Excerpted text »
=== Begin Enclosure ===
How do I pass a list of files to grep

  • I am using find and getting a list of files I want to grep through. How do I pipe that list to grep?

  • Well, the generic case that works with any command that writes to stdout is to use xargs, which will let you attach any number of command-line arguments to the end of a command:

    $ find … | xargs grep 'search'

    Or to embed the command in your grep line with backticks or $(), which will run the command and substitute its output:

    $ grep 'search' $(find …)

    Note that these commands don't work if the file names contain whitespace, or certain other “weird characters” (\'" for xargs, \[*? for $(find …)).
=== End Enclosure ===
Collected data »
=== Begin Enclosure ===
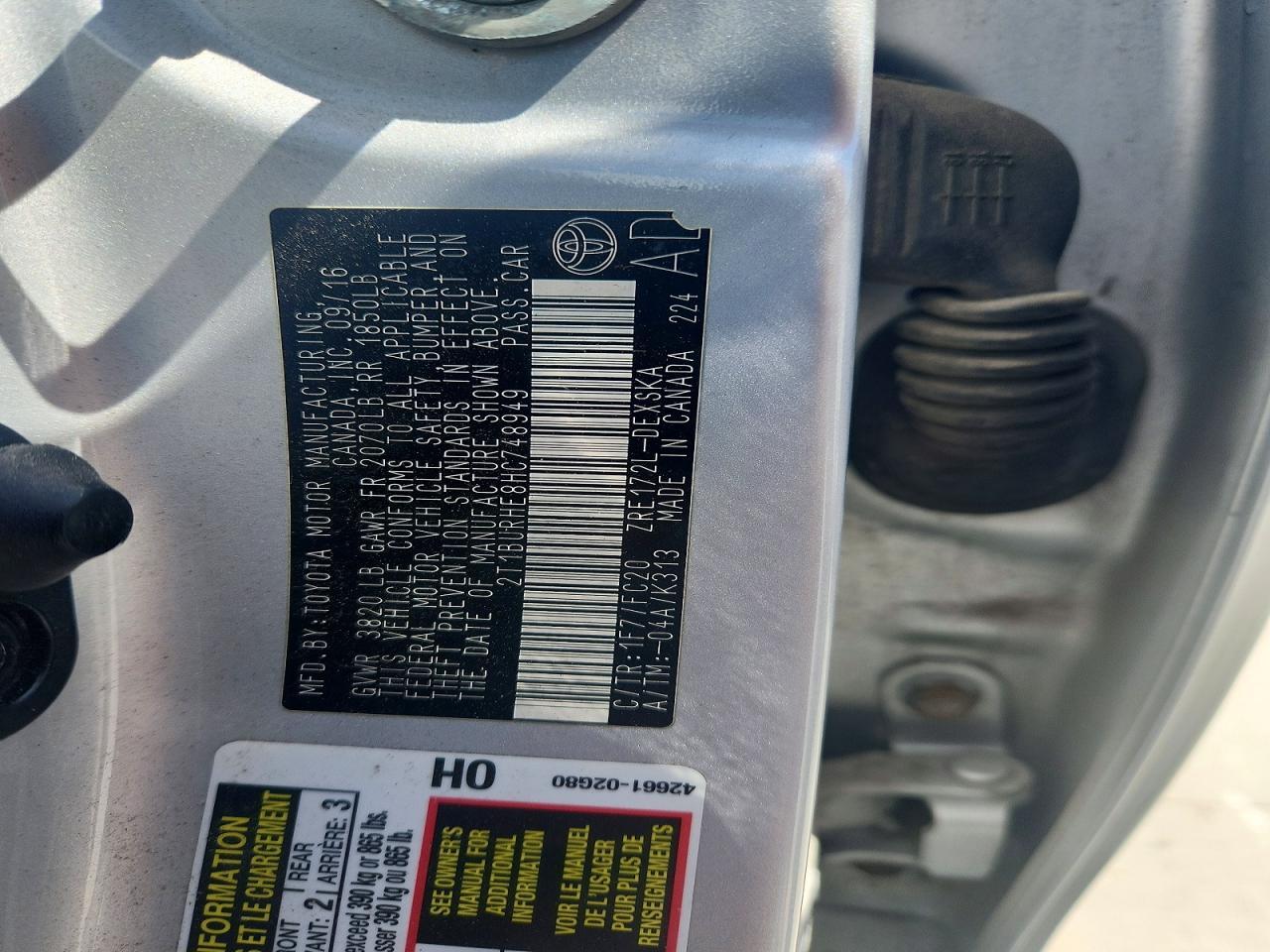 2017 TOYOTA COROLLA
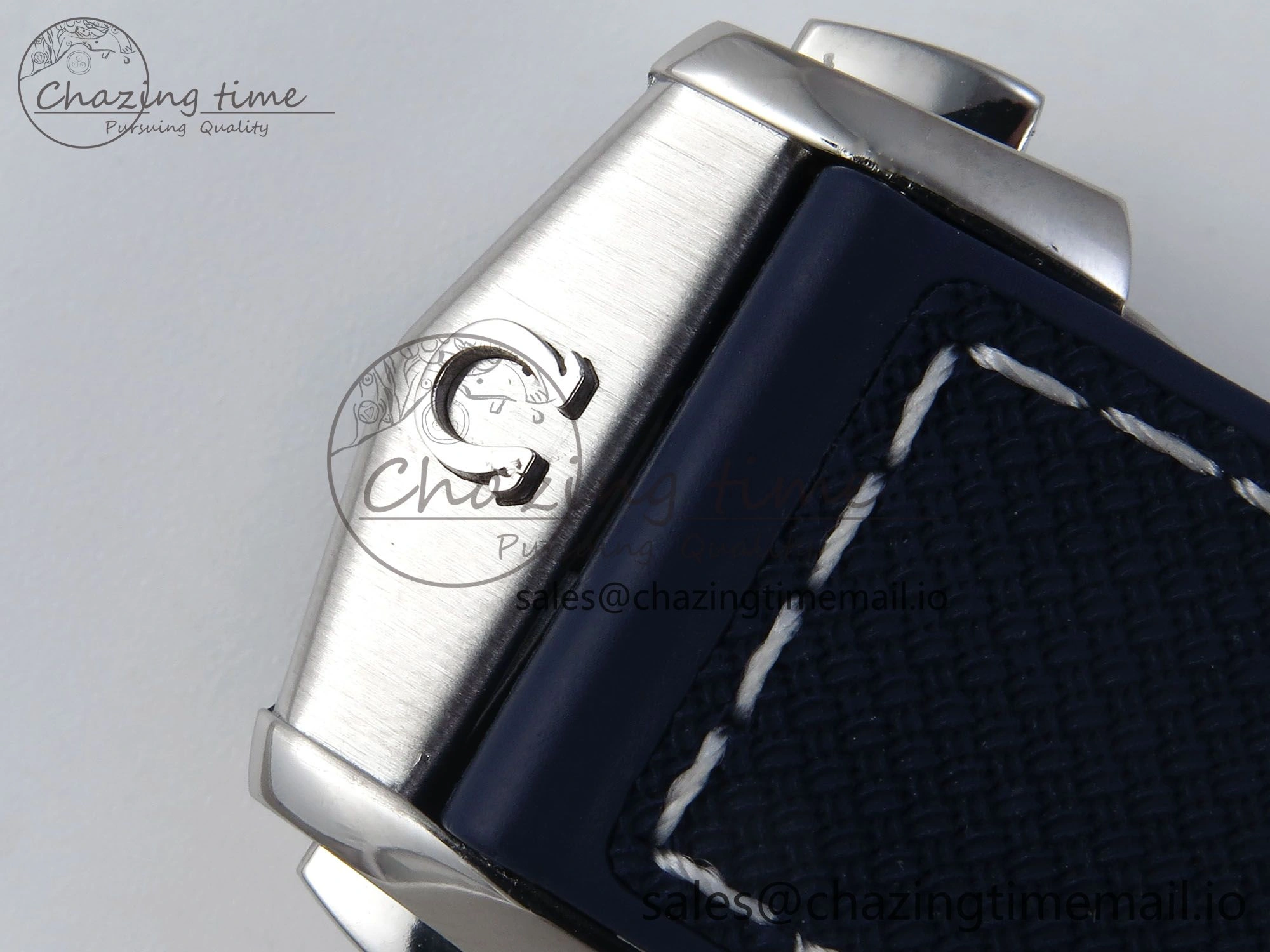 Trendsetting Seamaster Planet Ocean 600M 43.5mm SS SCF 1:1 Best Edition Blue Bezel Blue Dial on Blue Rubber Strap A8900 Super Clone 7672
=== End Enclosure ===
Written task 1 » Retype the passage of the thread on passing files to grep from "How do I pass" up to and including "grep 'search' $(find …)".
Written task 2 » Write what comes next in the thread on passing a list of files to grep, picking up after its final sentence.

Answer 1 »
How do I pass a list of files to grep

  • I am using find and getting a list of files I want to grep through. How do I pipe that list to grep?

  • Well, the generic case that works with any command that writes to stdout is to use xargs, which will let you attach any number of command-line arguments to the end of a command:

    $ find … | xargs grep 'search'

    Or to embed the command in your grep line with backticks or $(), which will run the command and substitute its output:

    $ grep 'search' $(find …)

Answer 2 »
    However, in the specific case of find the ability to execute a program on the given arguments is built-in:

    $ find … -exec grep 'search' {} \;

    Everything between -exec and ; is the command to execute; {} is replaced with the filename found by find. That will execute a separate grep for each file; since grep can take many filenames and search them all, you can change the ; to + to tell find to pass all the matching filenames to grep at once:

    $ find … -exec grep 'search' {} \+

    Should be noted that first two forms do not works with filenames containing spaces.

    I prefer `find ... -type f -print0 | xargs -r0 grep 'search' /dev/null`. QED. While `-exec +` is very efficient, it does not exist on all version of find.

    Sadly I can not check you correct 3 times.

    I suggest using the `-exec`, rather than than the `xargs`. If you use the `-exec` in `find`, it will create only one shell to grep for the content. If you use the `xargs`, it will create two shells: one for the `find` and the other for the `xargs`.

    by experiment I find that the `$ find … -exec grep 'search' {} \+` form is *much* the fastest.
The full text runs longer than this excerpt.